Come avvenne il passaggio dal rotolo al codice?
All’affresco cui accennavo sopra, in questo caso, dovremmo aggiungere parecchi metri… Il codice, l’antenato diretto del libro che usiamo ancora oggi, si avviò a diventare il supporto librario ‘dominante’ a partire dal IV secolo: in questo periodo, almeno, la documentazione papirologica consente di visualizzarne il ‘sorpasso’ rispetto al rotolo. Nei secoli immediatamente successivi, la quantità di rotoli utilizzati per i testi letterari divenne sempre più esigua, fino a diventare sostanzialmente trascurabile e residuale già nel VI. In una prima fase, i fogli di cui il codice constava potevano essere sia di papiro sia di pergamena, ma con il passare dei secoli quest’ultima divenne preponderante fino a imporsi come il materiale scrittorio principale.

Le cause di questo passaggio epocale sono ancora molto discusse. Troppo spesso si è insistito soprattutto su una componente, per così dire, tecnologica: in questa prospettiva, il codice si sarebbe imposto in quanto più maneggevole, più capiente, più resistente. Ma la realtà è molto più complessa.

I primi codici, spesso rilegati con pesanti ‘copertine’ di legno, non dovevano essere particolarmente più maneggevoli dei rotoli, e anche la quantità di testo che contenevano non era necessariamente maggiore. Soprattutto, il codice non è un’invenzione tardoantica. Come abbiamo visto, i Romani impiegavano già in età repubblicana, per una pluralità di esigenze scrittorie, taccuini o brogliacci di pergamena, e già Marziale descrive codici di una certa eleganza contenenti le opere di autori importanti. Il punto, allora, non è ricostruire la genesi puntuali di una ‘invenzione’, ma comprendere le evoluzioni nel sistema comunicativo che hanno fatto propendere per la ‘promozione’ a una funzione più complessa di un supporto che già esisteva. Da questo punto di vista, dobbiamo prendere in considerazione la convergenza di più fattori, di natura sociale e culturale.
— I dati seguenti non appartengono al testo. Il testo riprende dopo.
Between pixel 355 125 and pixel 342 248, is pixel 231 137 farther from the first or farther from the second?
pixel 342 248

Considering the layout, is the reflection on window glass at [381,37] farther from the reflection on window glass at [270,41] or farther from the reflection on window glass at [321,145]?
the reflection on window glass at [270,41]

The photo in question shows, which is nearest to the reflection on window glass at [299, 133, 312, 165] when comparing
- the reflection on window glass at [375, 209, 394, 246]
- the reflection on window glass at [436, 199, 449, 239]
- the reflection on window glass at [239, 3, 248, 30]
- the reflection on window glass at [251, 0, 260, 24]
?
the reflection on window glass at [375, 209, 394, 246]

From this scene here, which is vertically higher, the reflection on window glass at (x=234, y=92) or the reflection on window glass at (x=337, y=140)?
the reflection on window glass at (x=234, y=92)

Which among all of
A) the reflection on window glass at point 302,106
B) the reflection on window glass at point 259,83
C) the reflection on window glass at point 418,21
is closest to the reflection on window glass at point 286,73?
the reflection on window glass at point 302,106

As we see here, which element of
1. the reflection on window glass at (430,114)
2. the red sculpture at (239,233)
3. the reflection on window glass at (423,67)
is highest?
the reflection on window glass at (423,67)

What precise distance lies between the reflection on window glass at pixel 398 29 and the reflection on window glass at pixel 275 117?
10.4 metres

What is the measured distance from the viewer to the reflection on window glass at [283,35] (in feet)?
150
La diffusione del Cristianesimo ebbe sicuramente un ruolo importante. Le prime copie dei Vangeli circolarono già in forma di codice, e nel codice le prime comunità cristiane avevano trovato il loro supporto librario di riferimento. Parallelamente, in età tardoantica assistiamo a una forma di vera e propria ‘democratizzazione della cultura’, per riprendere una celebre formula di Santo Mazzarino: la cooptazione, nella gestione dei meccanismi amministrativi, di una parte sempre più larga dei ceti urbani medi o abbienti aveva determinato anche un incremento della richiesta di opere di carattere tecnico, strumentali all’apprendimento di materie particolari, destinate a individui chiamati a servirsi della scrittura per lo svolgimento delle proprie mansioni ma dotati di un curriculum di studi parziale. Un simile processo contribuì a determinare lo scardinamento di convenzioni culturali che aveva nel ‘sistema del rotolo’ il suo corrispettivo. Il codice ‘romano’, in questo nuovo mondo, era un supporto migliore rispetto alla biblos cara a Callimaco.

Lucio Del Corso insegna Papirologia presso l’Università di Cassino e del Lazio Meridionale. È stato Research Associate e Visting Academic del Center for the Study of Ancient Documents, Oxford University e Fellow del Seeger Center for Hellenic Studies, Princeton University. Ha partecipato a scavi archeologici in Libia, Egitto e Giordania, ed è membro della missione ad Antinoupolis (El Sheikh ‘Abadah) dell’Istituto Papirologico “G. Vitelli”. È autore del volume La lettura nel mondo ellenistico (Roma-Bari, 2005) e di saggi e articoli scientifici.